Maps out the values of a dicom field of all subjects in the sourcefolder, saves
the result in a mapper-file and, optionally, uses the dicom values to rename
the sub-/ses-id's of the subfolders. This latter option can be used, e.g.
when an alternative subject id was entered in the [Additional info] field
during subject registration (i.e. stored in the PatientComments dicom field)

positional arguments:
  sourcefolder          The source folder with the raw data in
                        sub-#/ses-#/series organisation

optional arguments:
  -h, --help            show this help message and exit
  -s SESSIONS [SESSIONS ...], --sessions SESSIONS [SESSIONS ...]
                        Space separated list of selected sub-#/ses-# names /
                        folders to be processed. Otherwise all sessions in the
                        bidsfolder will be selected (default: None)
                        The name of the dicomfield that is mapped / used to
                        rename the subid/sesid foldernames (default:
  -w WILDCARD, --wildcard WILDCARD
                        The Unix style pathname pattern expansion that is used
                        to select the series from which the dicomfield is
                        being mapped (can contain wildcards) (default: *)
  -o OUTFOLDER, --outfolder OUTFOLDER
                        The mapper-file is normally saved in sourcefolder or,
                        when using this option, in outfolder (default: None)
  -r, --rename          If this flag is given sub-subid/ses-sesid directories
                        in the sourcefolder will be renamed to sub-dcmval/ses-
                        dcmval (default: False)
  -n SUBPREFIX, --subprefix SUBPREFIX
                        The prefix common for all the source subject-folders
                        (default: sub-)
  -m SESPREFIX, --sesprefix SESPREFIX
                        The prefix common for all the source session-folders
                        (default: ses-)
  --dryrun              Add this flag to dryrun (test) the mapping or renaming
                        of the sub-subid/ses-sesid directories (i.e. nothing
                        is stored on disk and directory names are not actually
                        changed)) (default: False)

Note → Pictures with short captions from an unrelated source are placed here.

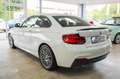 BMW 218 i Coupe M Sport CarPlay LED PDC 2.Hand Weiß - thumbnail 5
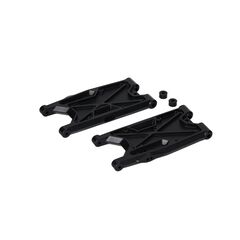 Rear suspension arm set (2pcs/D8ws)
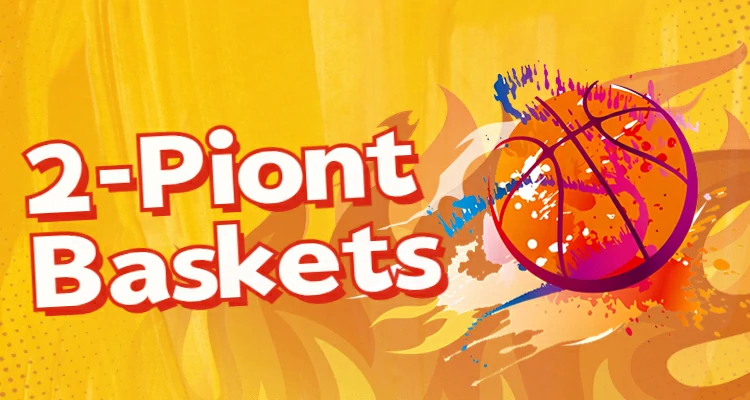 2-Points Baskets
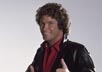 Hasselhoff, David [Knight Rider]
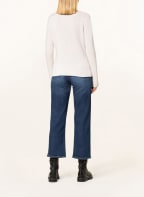 darling harbour Cashmere-Pullover , Farbe: CREME (Bild 1)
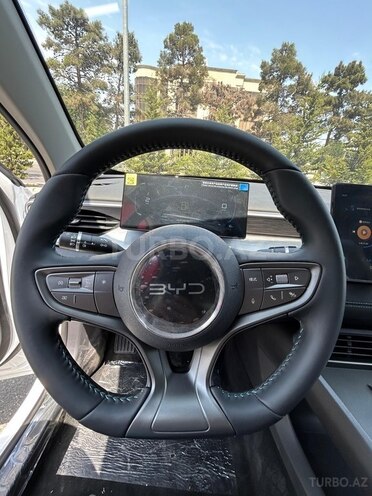 BYD  2025, 0 km - 1.5 l - Bakı
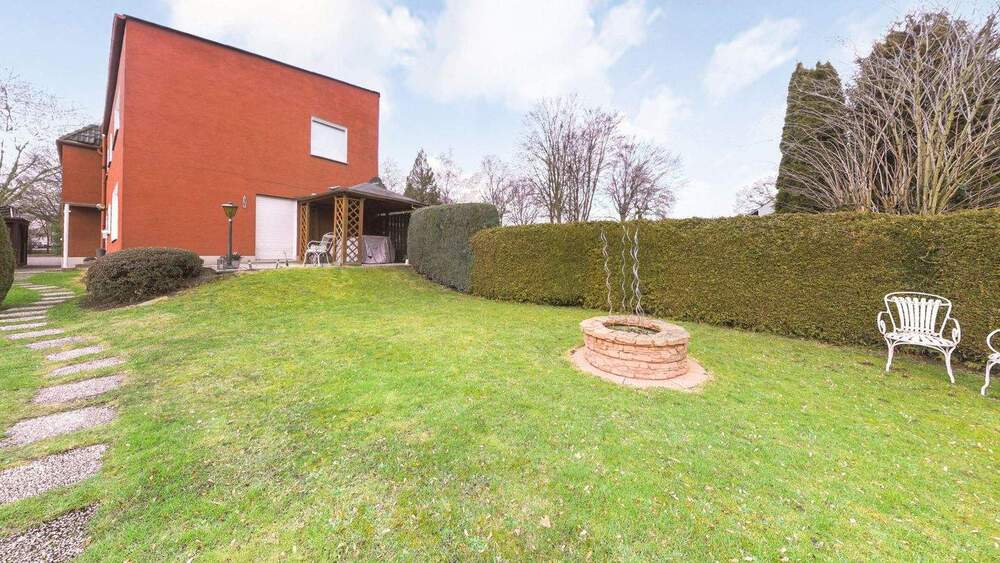 Doppelhaushälfte Hamm Heessen - 6 Zimmer, 87 m&sup2;, 219.000&euro; | Angebot:25744173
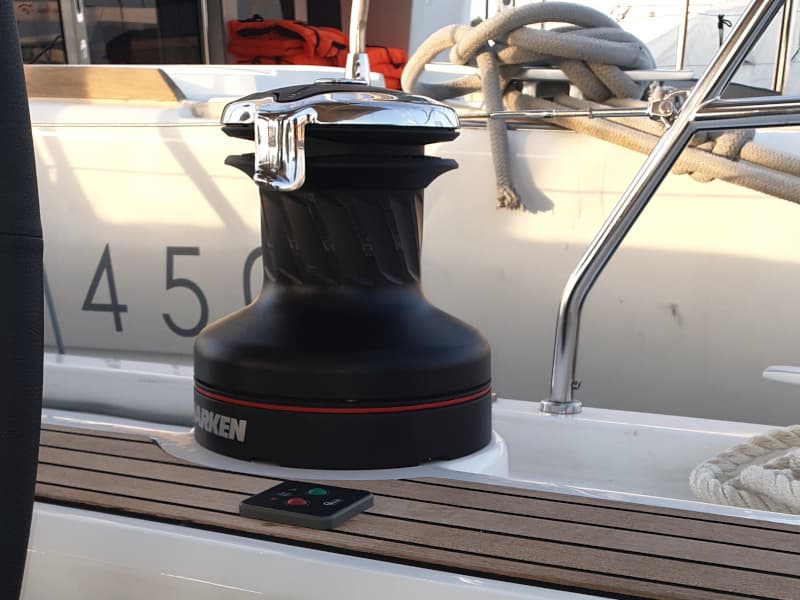 Oceanis 51.1 - photo 70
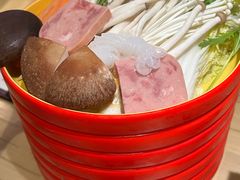 -沼津港精致料理·寿喜烧·烧鸟(漕河泾印象城店)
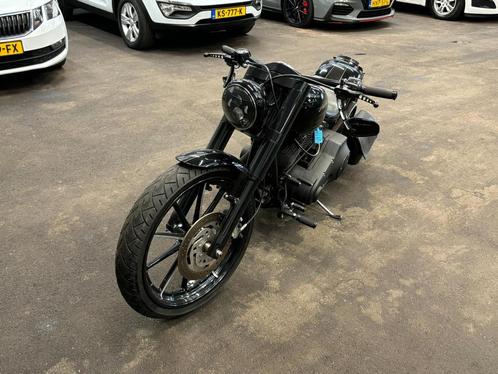 harley davidson dragason, Motoren, Motoren | Harley-Davidson, Bedrijf, Overig, meer dan 35 kW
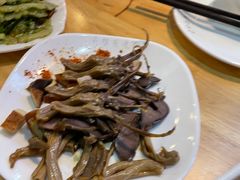 -叒缘夜光杯(望江橡树林店)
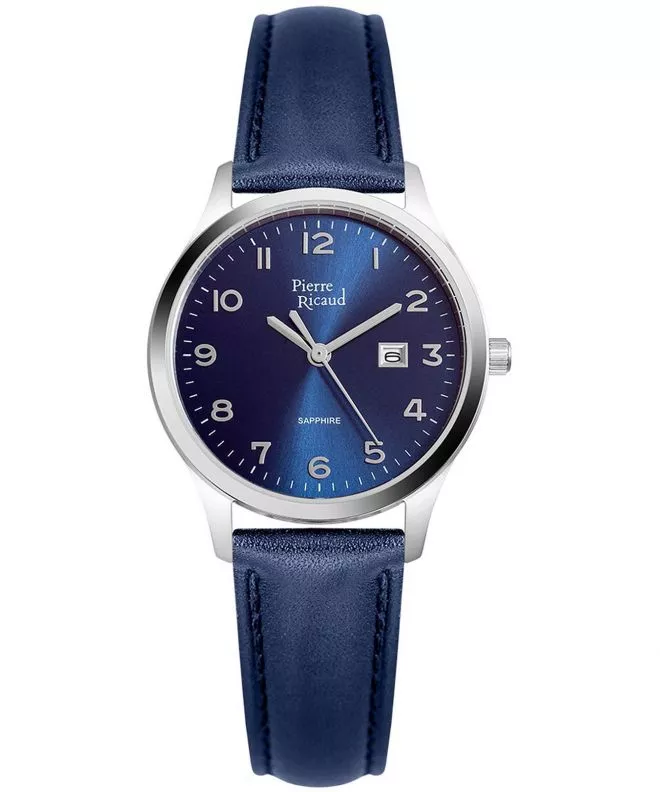 Pierre Ricaud Sapphire női karóra P51028.5N25Q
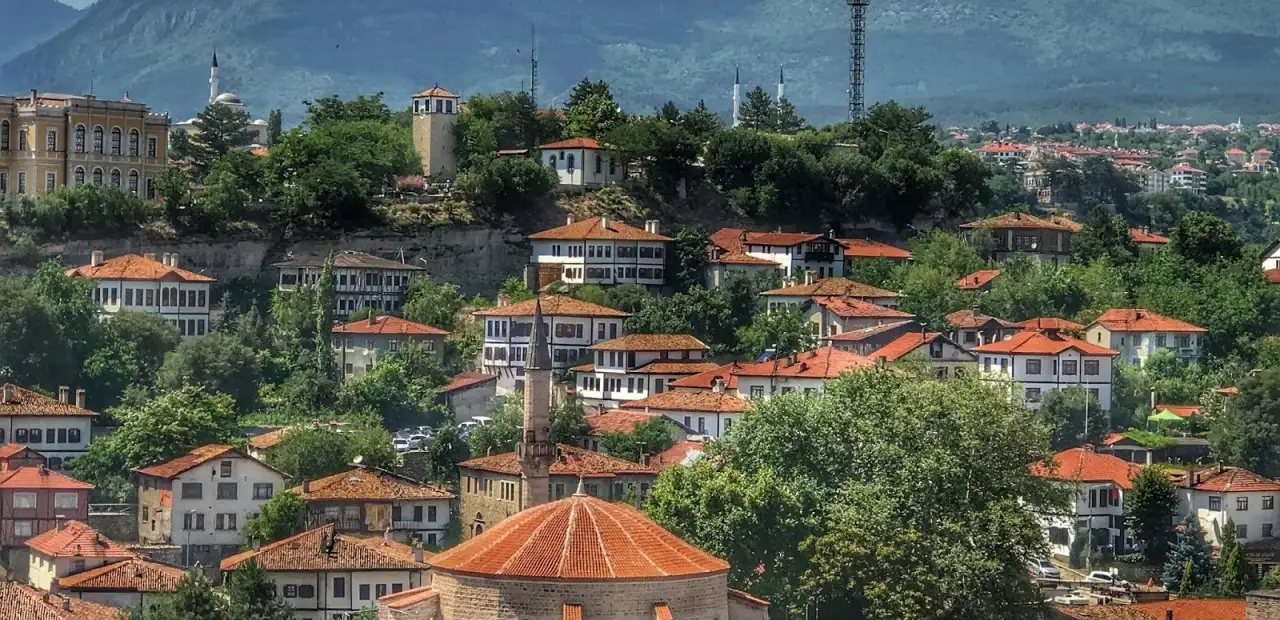 Hıdırlık Tepesi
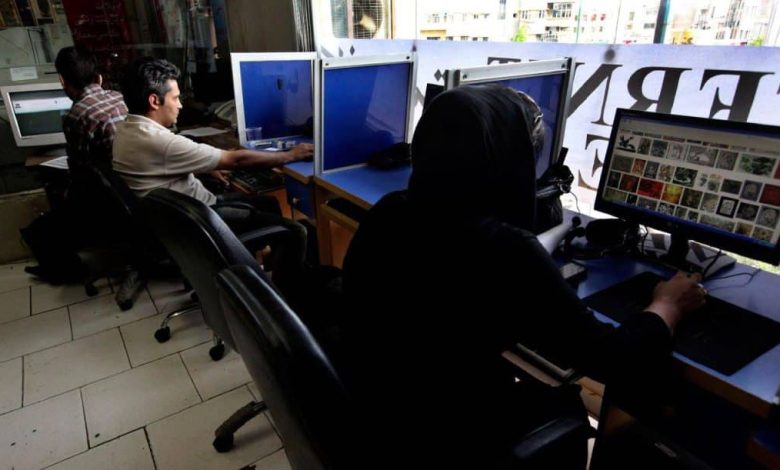 Int’l Community’s Moral Obligation Rises When Iran’s Regime Targets Internet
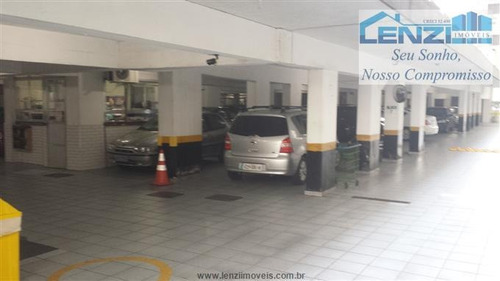 Imagem 25 de 29 de Apartamentos À Venda Em Santos/sp - Compre O Seu Apartamentos Aqui! - 1282317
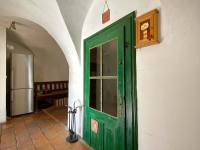 Chalupa Kuří 8 - Novohradské hory - Kuří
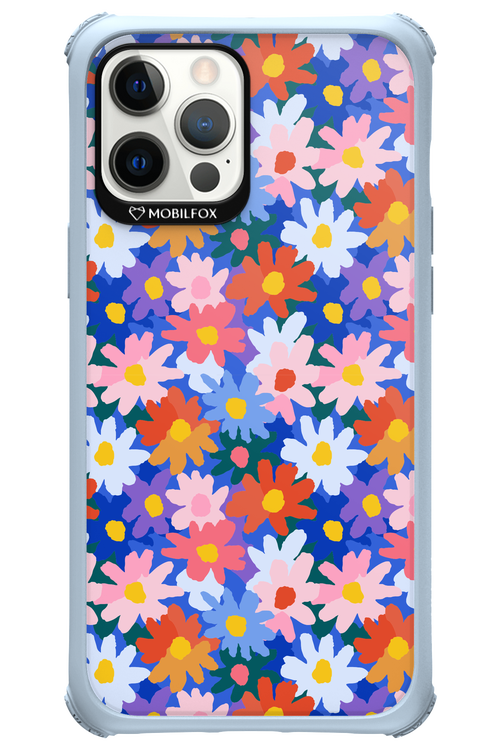 Happy Bloom - Apple iPhone 12 Pro Max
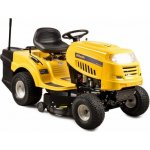 Zahradní traktor  Riwall PRO RLT 92 T - návod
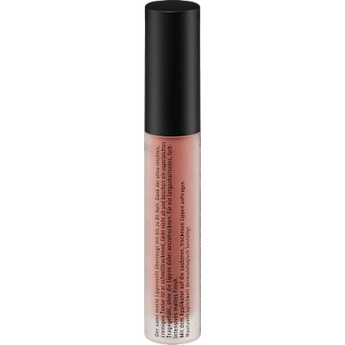 Lippenstift Liquid MATTisfaction Lightweight 010 trend !t up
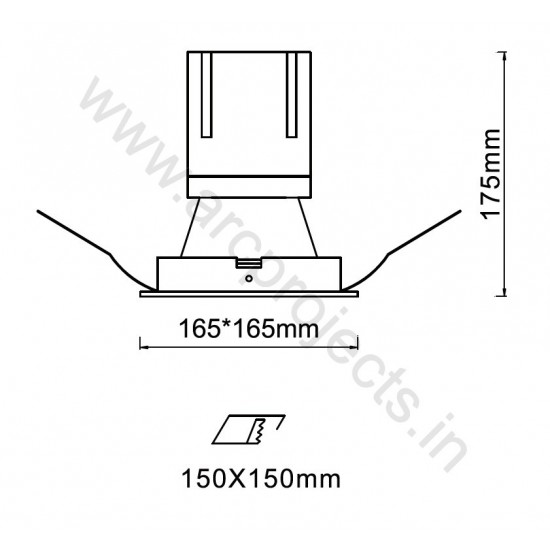 Spot-Lights-API-M204-03-S 35w-40w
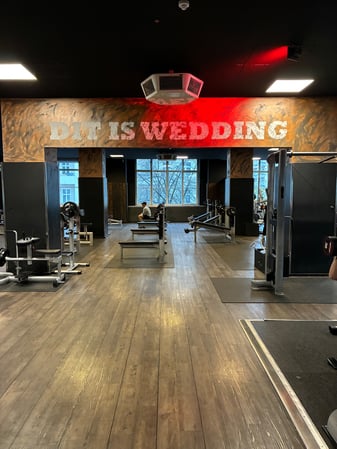 Bilder McFIT Fitnessstudio Berlin Wedding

  rawmapper /project/3022026.01/raw/
  rawmapper /project/3022026.01/raw -d AcquisitionDate
  rawmapper /project/3022026.01/raw -s sub-100/ses-mri01 sub-126/ses-mri01
  rawmapper /project/3022026.01/raw -r -d ManufacturerModelName AcquisitionDate --dryrun
  rawmapper raw/ -r -s sub-1*/* sub-2*/ses-mri01 --dryrun
  rawmapper -d EchoTime -w *fMRI* /project/3022026.01/raw


If these data management utilities do not satisfy your needs, then have a look at this reorganize_dicom_files tool.